Ty visits his father in prison every few weeks, and his father is a cold, dedicated businessman who tells his son to use a hired killer to get rid of Darkman, the new dealer who wants to push Ty out of business. Ty doesn't want to go that far.

The conflict comes from the tension between his desire to be a wholesome, normal boyfriend for the young woman that he has recently fallen in love with, and from his dedication to his father's business and the competition that tries to kill him.

Eventually, Ty makes the predictable decision. I enjoyed the beginning of the book because Ty seemed to be pleasantly naughty, and his cynical views on business and society were both interesting and powerful. But I didn't quite believe the ending. I'm not sure that the ending captured the complexity of the situation - it's not easy to dump one career and choose something more honest but far less lucrative and powerful. It's even more difficult to stay that way.

I think this book - Street Pharm by Alison van Diepen - is worth reading because of its mostly believable depiction of the life of a drug dealer. But it doesn't do justice to the complicated network of factors that create drug dealers, or create crowds of people who admire drug dealers. That would have made it more than a good book - that woudl have made it a great book.

Saturday, January 19, 2008

Opening

I'm not working hard enough on the other blogs, so I thought I would throw this one out there. Since I do a lot of reading of books for this age group. As a middle-level reading teacher, I feel obliged to read as much material as I can. It doesn't hurt that I love reading this stuff.

In recent months, I've read all of the His Dark Materials series, the Septimus Heap series, and the Percy Jackson and the Olympians series (or whatever that one is called). I've really enjoyed the first two books of the Ranger's Apprentice, and I've read the first books in the Dark is Rising series, the Pendragon series, and the Artemis Fowl series. I wasn't able to finish Gregor the Overlander, Cirque du Freak, or Into the Mist. I read Fever, Maniac Magee, Hoot, Among the Hidden, Don't Look Behind You, Wanted, and The Outsiders.
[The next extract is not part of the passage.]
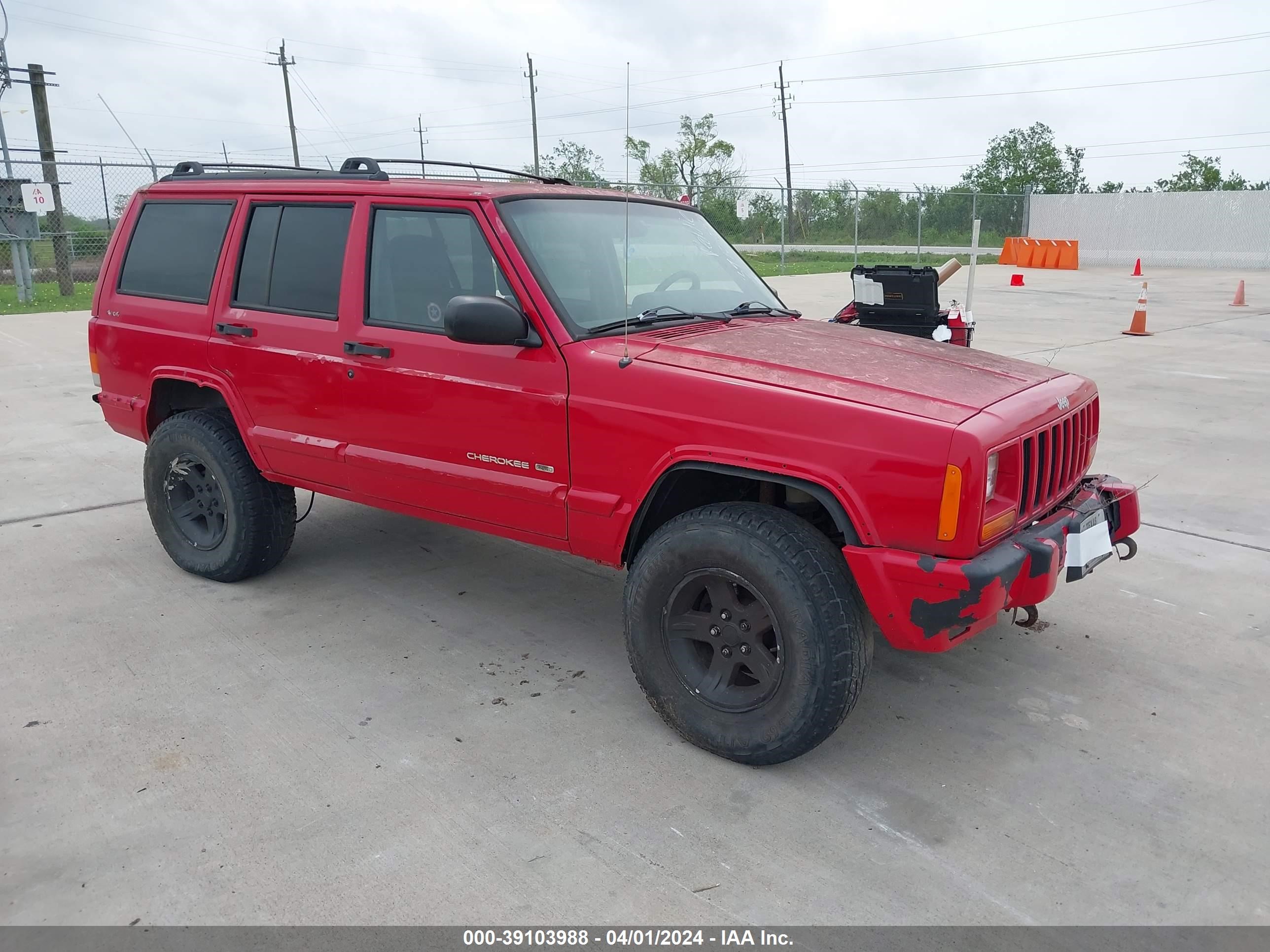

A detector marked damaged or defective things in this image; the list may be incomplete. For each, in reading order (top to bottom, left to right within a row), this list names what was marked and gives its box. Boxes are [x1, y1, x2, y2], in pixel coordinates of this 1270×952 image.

cracked windshield [497, 195, 782, 332]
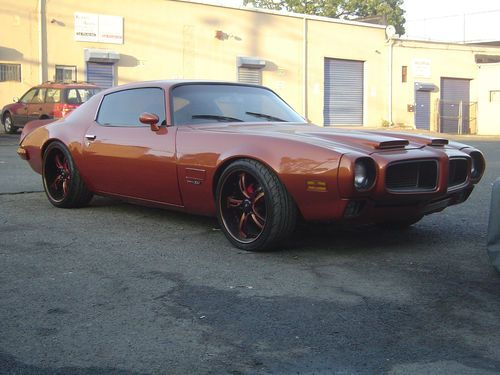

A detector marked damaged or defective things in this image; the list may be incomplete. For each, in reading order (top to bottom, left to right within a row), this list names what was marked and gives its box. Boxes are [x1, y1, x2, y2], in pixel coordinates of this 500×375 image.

cracked asphalt [0, 130, 500, 375]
I've been a lifelong reader of Stephen King, Dean Koontz, and several science fiction authors such as Arthur C. Clarke, Isaac Asimov, and Robert Heinlein. I've read a little Grisham and Tom Clancy. I've recently fallen in love with Ursula Le Guin, Jim Butcher, and especially Michael Chabon. I've read The Chronicles of Narnia, all of the Harry Potter series (several times), The Lord of the Rings and the Hobbit, the Foundation series by Asimov, quite a bit of L. Ron Hubbard's "dekology" (before I knew anything about scientology, and without any connection with that religion before or since). John Irving is an old favorite, as are Nabokov (I don't usually think of his work as a scholarly interest - it's too weird for that) and Philip Roth. I read a little Salman Rushdie to shock people, and enjoyed his prose despite that.

Apart from these, I'm also a grad student working on a dissertation on Faulkner. As a scholar, I've studied Faulkner (of course), quite a bit of regional fiction, Hemingway, Cather, Henry James, George Eliot, Thomas Hardy, Joseph Conrad, James Joyce, Melville, Emerson, Thoreau, Cooper, Poe, Whitman, Dreiser, Chesnutt, and lots of others. I've done a good amount of work on Spenser, Shakespeare, Chaucer, and some medieval texts such as Piers Plowman, and, of course, Beowulf. I've read a little classical literature - Utopia, some Greek tragedies (especially Sophocles), the Iliad and the Odyssey, some of the Divine Comedy. I've read a lot of Plato and Aristotle for my philosophy double-major.

I also think it's important to mention that I've recently become a connoisseur of classic film, especially film noir. I've dabbled in some foreign film and fallen in love with Godard, Kurosawa, and Bergman. I think it helps to see the connections between film and fiction, especially insofar as one informs the other, artists in one medium often work in the other, and movements in one medium cross to the other. It's an interesting intertextual relationship that I would like to spend more time studying.

I suppose I'm trying to give my credentials, not merely try to brag and sound pedantic.